§ Exercise inputs
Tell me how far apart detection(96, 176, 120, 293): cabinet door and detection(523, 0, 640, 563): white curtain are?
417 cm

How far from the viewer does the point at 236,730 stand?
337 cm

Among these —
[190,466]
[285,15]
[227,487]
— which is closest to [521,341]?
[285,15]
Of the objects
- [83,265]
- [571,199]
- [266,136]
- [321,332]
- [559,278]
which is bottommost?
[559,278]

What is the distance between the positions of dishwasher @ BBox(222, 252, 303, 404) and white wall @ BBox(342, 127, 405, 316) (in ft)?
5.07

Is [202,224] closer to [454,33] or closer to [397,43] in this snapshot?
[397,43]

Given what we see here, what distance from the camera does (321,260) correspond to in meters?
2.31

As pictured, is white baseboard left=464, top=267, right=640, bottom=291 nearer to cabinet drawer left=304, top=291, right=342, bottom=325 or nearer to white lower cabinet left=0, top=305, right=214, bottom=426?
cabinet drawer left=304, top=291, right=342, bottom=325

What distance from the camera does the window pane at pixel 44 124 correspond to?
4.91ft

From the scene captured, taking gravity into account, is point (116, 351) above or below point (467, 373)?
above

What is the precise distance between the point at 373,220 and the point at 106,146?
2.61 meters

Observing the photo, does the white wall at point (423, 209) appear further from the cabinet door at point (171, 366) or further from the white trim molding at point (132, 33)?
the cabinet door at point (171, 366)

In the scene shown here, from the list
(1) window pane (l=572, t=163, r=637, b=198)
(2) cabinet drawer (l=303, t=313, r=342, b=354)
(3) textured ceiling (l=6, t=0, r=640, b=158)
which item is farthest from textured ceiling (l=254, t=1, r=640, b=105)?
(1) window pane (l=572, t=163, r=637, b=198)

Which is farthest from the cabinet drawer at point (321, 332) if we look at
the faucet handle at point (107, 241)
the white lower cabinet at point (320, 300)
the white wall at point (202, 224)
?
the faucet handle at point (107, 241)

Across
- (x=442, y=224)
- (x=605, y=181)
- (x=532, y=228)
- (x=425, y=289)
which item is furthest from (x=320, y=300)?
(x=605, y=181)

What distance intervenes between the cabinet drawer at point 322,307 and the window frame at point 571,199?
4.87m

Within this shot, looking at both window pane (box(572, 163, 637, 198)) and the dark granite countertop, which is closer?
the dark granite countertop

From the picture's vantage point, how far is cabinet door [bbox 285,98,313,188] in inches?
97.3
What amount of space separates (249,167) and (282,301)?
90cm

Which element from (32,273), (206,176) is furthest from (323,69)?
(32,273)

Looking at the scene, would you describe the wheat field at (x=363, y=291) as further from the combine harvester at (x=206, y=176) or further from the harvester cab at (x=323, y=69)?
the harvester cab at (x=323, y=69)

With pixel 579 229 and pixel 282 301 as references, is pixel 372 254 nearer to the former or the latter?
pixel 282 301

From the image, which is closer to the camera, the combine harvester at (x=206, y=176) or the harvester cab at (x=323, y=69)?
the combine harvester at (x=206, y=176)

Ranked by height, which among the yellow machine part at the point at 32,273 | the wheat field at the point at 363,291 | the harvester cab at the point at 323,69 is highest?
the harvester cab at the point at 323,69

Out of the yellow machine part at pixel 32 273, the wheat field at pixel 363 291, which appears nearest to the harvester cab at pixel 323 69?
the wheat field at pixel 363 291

§ The problem
Each line from the one containing "With pixel 579" to the end of the listing above should be copied exactly, and nothing else.

§ Expected answer
With pixel 579 229 and pixel 282 301 as references, is pixel 372 254 nearer to the former or the latter?
pixel 282 301

From the image, which is closer to the camera, the combine harvester at (x=206, y=176) or the harvester cab at (x=323, y=69)?
the combine harvester at (x=206, y=176)

Ranked by height, which among the yellow machine part at the point at 32,273 | the wheat field at the point at 363,291 | the harvester cab at the point at 323,69 is highest?
the harvester cab at the point at 323,69

Out of the yellow machine part at pixel 32 273, the wheat field at pixel 363 291, which appears nearest to the harvester cab at pixel 323 69?
the wheat field at pixel 363 291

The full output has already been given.